[Opening Input material section]
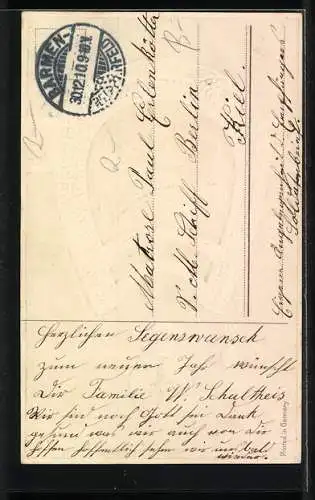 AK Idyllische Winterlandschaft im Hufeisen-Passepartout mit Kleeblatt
[Closing Input material section]
[Opening Input material section]
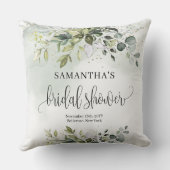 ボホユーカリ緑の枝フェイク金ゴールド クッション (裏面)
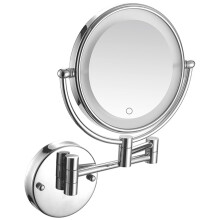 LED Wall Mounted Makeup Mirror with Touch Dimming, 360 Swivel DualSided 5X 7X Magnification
[Closing Input material section]
[Opening Input material section]
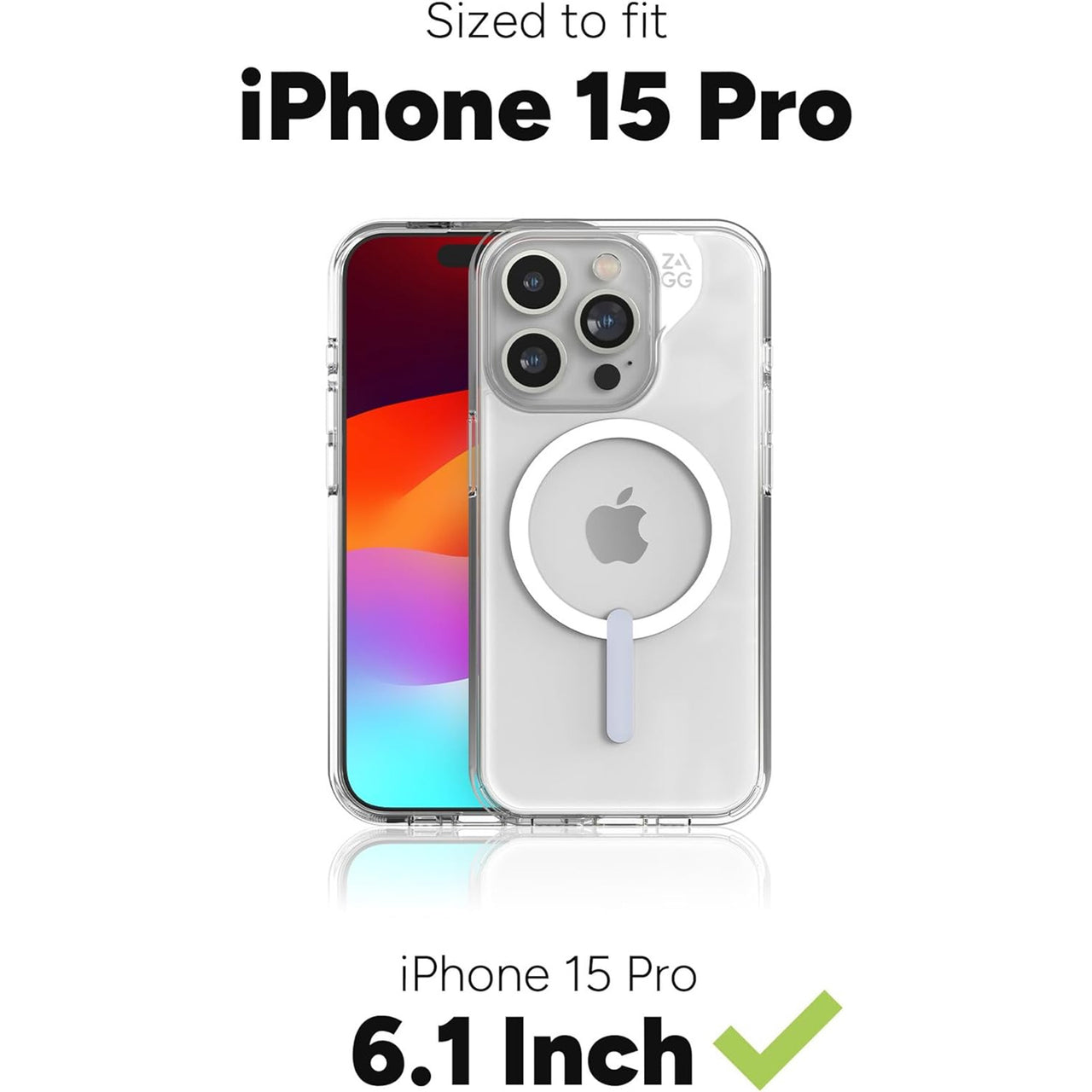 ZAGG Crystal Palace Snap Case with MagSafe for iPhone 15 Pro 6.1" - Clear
[Closing Input material section]
[Work request]
Write back the stretch of lines above that begins with the line holding "ボホユーカリ緑の枝フェイク金ゴールド クッション (裏面)" and ends with the line holding "LED Wall Mounted", both included, exactly as written. Pictures stay out.

[Task output]
 ボホユーカリ緑の枝フェイク金ゴールド クッション (裏面)
 LED Wall Mounted Makeup Mirror with Touch Dimming, 360 Swivel DualSided 5X 7X Magnification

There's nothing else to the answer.